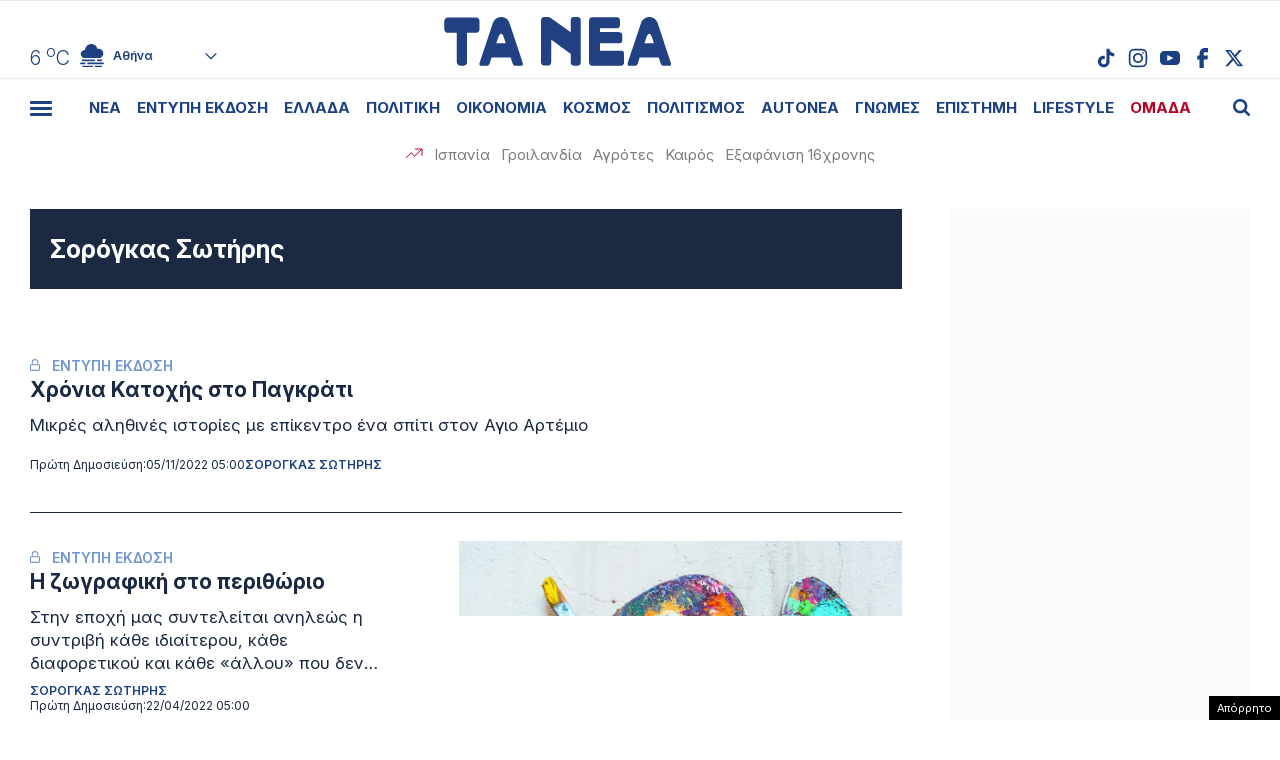

--- FILE ---
content_type: text/html; charset=UTF-8
request_url: https://www.tanea.gr/wp-content/themes/whsk_taneagr/weather_api.php
body_size: 450
content:
{"time":"202601192333","exp_time":"202601200233","cities":[{"cityName":"\u0391\u03b8\u03ae\u03bd\u03b1","cityCode":"Athens,GR","cityslug":"athensgr"},{"cityName":"\u0398\u03b5\u03c3\u03c3\u03b1\u03bb\u03bf\u03bd\u03af\u03ba\u03b7","cityCode":"Thessaloniki,GR","cityslug":"thessalonikigr"},{"cityName":"\u03a0\u03ac\u03c4\u03c1\u03b1","cityCode":"P\u00e1trai,GR","cityslug":"patragr"},{"cityName":"\u03a3\u03c0\u03ac\u03c1\u03c4\u03b7","cityCode":"Sparti,GR","cityslug":"spartigr"},{"cityName":"\u0399\u03c9\u03ac\u03bd\u03bd\u03b9\u03bd\u03b1","cityCode":"Ioannina,GR","cityslug":"ioanninagr"},{"cityName":"\u0397\u03c1\u03ac\u03ba\u03bb\u03b5\u03b9\u03bf","cityCode":"Heraklion,GR","cityslug":"herakliongr"},{"cityName":"\u039b\u03ac\u03c1\u03b9\u03c3\u03b1","cityCode":"Larissa,GR","cityslug":"larissagr"},{"cityName":"\u0392\u03cc\u03bb\u03bf\u03c2","cityCode":"Volos,GR","cityslug":"volosgr"},{"cityName":"\u039a\u03b1\u03b2\u03ac\u03bb\u03b1","cityCode":"Kavala,GR","cityslug":"kavalagr"},{"cityName":"\u0391\u03bb\u03b5\u03be\u03b1\u03bd\u03b4\u03c1\u03bf\u03cd\u03c0\u03bf\u03bb\u03b7","cityCode":"Alexandroupoli,GR","cityslug":"alexandroupoligr"},{"cityName":"\u03a3\u03ad\u03c1\u03c1\u03b5\u03c2","cityCode":"Serres,GR","cityslug":"serresgr"},{"cityName":"\u039a\u03b1\u03bb\u03b1\u03bc\u03ac\u03c4\u03b1","cityCode":"Kalamata,GR","cityslug":"kalamatagr"},{"cityName":"\u03a1\u03cc\u03b4\u03bf\u03c2","cityCode":"Rhodes,GR","cityslug":"rhodesgr"}],"weather":{"athensgr":{"temp_num":6,"temp_min":5,"temp_max":7,"temp_ico":"\/wp-content\/themes\/whsk_taneagr\/common\/imgs\/weather\/04n.svg"},"thessalonikigr":{"temp_num":4,"temp_min":1,"temp_max":5,"temp_ico":"\/wp-content\/themes\/whsk_taneagr\/common\/imgs\/weather\/01n.svg"},"patragr":{"temp_num":7,"temp_min":7,"temp_max":7,"temp_ico":"\/wp-content\/themes\/whsk_taneagr\/common\/imgs\/weather\/04n.svg"},"spartigr":{"temp_num":3,"temp_min":3,"temp_max":3,"temp_ico":"\/wp-content\/themes\/whsk_taneagr\/common\/imgs\/weather\/04n.svg"},"ioanninagr":{"temp_num":-1,"temp_min":-1,"temp_max":-1,"temp_ico":"\/wp-content\/themes\/whsk_taneagr\/common\/imgs\/weather\/01n.svg"},"herakliongr":{"temp_num":7,"temp_min":7,"temp_max":9,"temp_ico":"\/wp-content\/themes\/whsk_taneagr\/common\/imgs\/weather\/04n.svg"},"larissagr":{"temp_num":1,"temp_min":1,"temp_max":1,"temp_ico":"\/wp-content\/themes\/whsk_taneagr\/common\/imgs\/weather\/01n.svg"},"volosgr":{"temp_num":4,"temp_min":4,"temp_max":5,"temp_ico":"\/wp-content\/themes\/whsk_taneagr\/common\/imgs\/weather\/04n.svg"},"kavalagr":{"temp_num":2,"temp_min":-2,"temp_max":2,"temp_ico":"\/wp-content\/themes\/whsk_taneagr\/common\/imgs\/weather\/02n.svg"},"alexandroupoligr":{"temp_num":1,"temp_min":1,"temp_max":1,"temp_ico":"\/wp-content\/themes\/whsk_taneagr\/common\/imgs\/weather\/02n.svg"},"serresgr":{"temp_num":1,"temp_min":1,"temp_max":1,"temp_ico":"\/wp-content\/themes\/whsk_taneagr\/common\/imgs\/weather\/01n.svg"},"kalamatagr":{"temp_num":9,"temp_min":9,"temp_max":9,"temp_ico":"\/wp-content\/themes\/whsk_taneagr\/common\/imgs\/weather\/02n.svg"},"rhodesgr":{"temp_num":11,"temp_min":10,"temp_max":11,"temp_ico":"\/wp-content\/themes\/whsk_taneagr\/common\/imgs\/weather\/02n.svg"}}}

--- FILE ---
content_type: text/html; charset=utf-8
request_url: https://www.google.com/recaptcha/api2/aframe
body_size: 267
content:
<!DOCTYPE HTML><html><head><meta http-equiv="content-type" content="text/html; charset=UTF-8"></head><body><script nonce="Cl8q-XcaDkItKRXg4gYuvA">/** Anti-fraud and anti-abuse applications only. See google.com/recaptcha */ try{var clients={'sodar':'https://pagead2.googlesyndication.com/pagead/sodar?'};window.addEventListener("message",function(a){try{if(a.source===window.parent){var b=JSON.parse(a.data);var c=clients[b['id']];if(c){var d=document.createElement('img');d.src=c+b['params']+'&rc='+(localStorage.getItem("rc::a")?sessionStorage.getItem("rc::b"):"");window.document.body.appendChild(d);sessionStorage.setItem("rc::e",parseInt(sessionStorage.getItem("rc::e")||0)+1);localStorage.setItem("rc::h",'1768868060397');}}}catch(b){}});window.parent.postMessage("_grecaptcha_ready", "*");}catch(b){}</script></body></html>

--- FILE ---
content_type: application/javascript; charset=utf-8
request_url: https://fundingchoicesmessages.google.com/f/AGSKWxWaCviDYHLCJCg7RAExGL4nUMdOEJ-Wjj4-jH2eWxRabRVrQgOUMCBpEBbqAmtnqwApU5N708RSSo6Y3vtn7u3gv4eBeSRK4znimo4zaHUP8d3h_ejPibYv1aWfPwYMwjJWGjClWPLUx3ciTsmPU6VzE_zuXxZKZQ2Zto-hJEZ9G02wL9w8vVFLLZpd/_/tvgdartads./ads_1..dartconfig.js/oas_mjx3./fetchJsAd.
body_size: -1291
content:
window['7141f385-0bd6-423b-8d10-02cfa634ba4b'] = true;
++++
▶ [Exercise details]: Repeat every entry above word for word, and include no pictures.

▶ [Result of the exercise]:
--- FILE ---
content_type: text/html; charset=UTF-8
request_url: https://www.tanea.gr/wp-content/themes/whsk_taneagr/weather_api.php
body_size: 450
content:
{"time":"202601192333","exp_time":"202601200233","cities":[{"cityName":"\u0391\u03b8\u03ae\u03bd\u03b1","cityCode":"Athens,GR","cityslug":"athensgr"},{"cityName":"\u0398\u03b5\u03c3\u03c3\u03b1\u03bb\u03bf\u03bd\u03af\u03ba\u03b7","cityCode":"Thessaloniki,GR","cityslug":"thessalonikigr"},{"cityName":"\u03a0\u03ac\u03c4\u03c1\u03b1","cityCode":"P\u00e1trai,GR","cityslug":"patragr"},{"cityName":"\u03a3\u03c0\u03ac\u03c1\u03c4\u03b7","cityCode":"Sparti,GR","cityslug":"spartigr"},{"cityName":"\u0399\u03c9\u03ac\u03bd\u03bd\u03b9\u03bd\u03b1","cityCode":"Ioannina,GR","cityslug":"ioanninagr"},{"cityName":"\u0397\u03c1\u03ac\u03ba\u03bb\u03b5\u03b9\u03bf","cityCode":"Heraklion,GR","cityslug":"herakliongr"},{"cityName":"\u039b\u03ac\u03c1\u03b9\u03c3\u03b1","cityCode":"Larissa,GR","cityslug":"larissagr"},{"cityName":"\u0392\u03cc\u03bb\u03bf\u03c2","cityCode":"Volos,GR","cityslug":"volosgr"},{"cityName":"\u039a\u03b1\u03b2\u03ac\u03bb\u03b1","cityCode":"Kavala,GR","cityslug":"kavalagr"},{"cityName":"\u0391\u03bb\u03b5\u03be\u03b1\u03bd\u03b4\u03c1\u03bf\u03cd\u03c0\u03bf\u03bb\u03b7","cityCode":"Alexandroupoli,GR","cityslug":"alexandroupoligr"},{"cityName":"\u03a3\u03ad\u03c1\u03c1\u03b5\u03c2","cityCode":"Serres,GR","cityslug":"serresgr"},{"cityName":"\u039a\u03b1\u03bb\u03b1\u03bc\u03ac\u03c4\u03b1","cityCode":"Kalamata,GR","cityslug":"kalamatagr"},{"cityName":"\u03a1\u03cc\u03b4\u03bf\u03c2","cityCode":"Rhodes,GR","cityslug":"rhodesgr"}],"weather":{"athensgr":{"temp_num":6,"temp_min":5,"temp_max":7,"temp_ico":"\/wp-content\/themes\/whsk_taneagr\/common\/imgs\/weather\/04n.svg"},"thessalonikigr":{"temp_num":4,"temp_min":1,"temp_max":5,"temp_ico":"\/wp-content\/themes\/whsk_taneagr\/common\/imgs\/weather\/01n.svg"},"patragr":{"temp_num":7,"temp_min":7,"temp_max":7,"temp_ico":"\/wp-content\/themes\/whsk_taneagr\/common\/imgs\/weather\/04n.svg"},"spartigr":{"temp_num":3,"temp_min":3,"temp_max":3,"temp_ico":"\/wp-content\/themes\/whsk_taneagr\/common\/imgs\/weather\/04n.svg"},"ioanninagr":{"temp_num":-1,"temp_min":-1,"temp_max":-1,"temp_ico":"\/wp-content\/themes\/whsk_taneagr\/common\/imgs\/weather\/01n.svg"},"herakliongr":{"temp_num":7,"temp_min":7,"temp_max":9,"temp_ico":"\/wp-content\/themes\/whsk_taneagr\/common\/imgs\/weather\/04n.svg"},"larissagr":{"temp_num":1,"temp_min":1,"temp_max":1,"temp_ico":"\/wp-content\/themes\/whsk_taneagr\/common\/imgs\/weather\/01n.svg"},"volosgr":{"temp_num":4,"temp_min":4,"temp_max":5,"temp_ico":"\/wp-content\/themes\/whsk_taneagr\/common\/imgs\/weather\/04n.svg"},"kavalagr":{"temp_num":2,"temp_min":-2,"temp_max":2,"temp_ico":"\/wp-content\/themes\/whsk_taneagr\/common\/imgs\/weather\/02n.svg"},"alexandroupoligr":{"temp_num":1,"temp_min":1,"temp_max":1,"temp_ico":"\/wp-content\/themes\/whsk_taneagr\/common\/imgs\/weather\/02n.svg"},"serresgr":{"temp_num":1,"temp_min":1,"temp_max":1,"temp_ico":"\/wp-content\/themes\/whsk_taneagr\/common\/imgs\/weather\/01n.svg"},"kalamatagr":{"temp_num":9,"temp_min":9,"temp_max":9,"temp_ico":"\/wp-content\/themes\/whsk_taneagr\/common\/imgs\/weather\/02n.svg"},"rhodesgr":{"temp_num":11,"temp_min":10,"temp_max":11,"temp_ico":"\/wp-content\/themes\/whsk_taneagr\/common\/imgs\/weather\/02n.svg"}}}

--- FILE ---
content_type: text/html; charset=utf-8
request_url: https://www.google.com/recaptcha/api2/aframe
body_size: 267
content:
<!DOCTYPE HTML><html><head><meta http-equiv="content-type" content="text/html; charset=UTF-8"></head><body><script nonce="Cl8q-XcaDkItKRXg4gYuvA">/** Anti-fraud and anti-abuse applications only. See google.com/recaptcha */ try{var clients={'sodar':'https://pagead2.googlesyndication.com/pagead/sodar?'};window.addEventListener("message",function(a){try{if(a.source===window.parent){var b=JSON.parse(a.data);var c=clients[b['id']];if(c){var d=document.createElement('img');d.src=c+b['params']+'&rc='+(localStorage.getItem("rc::a")?sessionStorage.getItem("rc::b"):"");window.document.body.appendChild(d);sessionStorage.setItem("rc::e",parseInt(sessionStorage.getItem("rc::e")||0)+1);localStorage.setItem("rc::h",'1768868060397');}}}catch(b){}});window.parent.postMessage("_grecaptcha_ready", "*");}catch(b){}</script></body></html>

--- FILE ---
content_type: application/javascript; charset=utf-8
request_url: https://fundingchoicesmessages.google.com/f/AGSKWxWaCviDYHLCJCg7RAExGL4nUMdOEJ-Wjj4-jH2eWxRabRVrQgOUMCBpEBbqAmtnqwApU5N708RSSo6Y3vtn7u3gv4eBeSRK4znimo4zaHUP8d3h_ejPibYv1aWfPwYMwjJWGjClWPLUx3ciTsmPU6VzE_zuXxZKZQ2Zto-hJEZ9G02wL9w8vVFLLZpd/_/tvgdartads./ads_1..dartconfig.js/oas_mjx3./fetchJsAd.
body_size: -1291
content:
window['7141f385-0bd6-423b-8d10-02cfa634ba4b'] = true;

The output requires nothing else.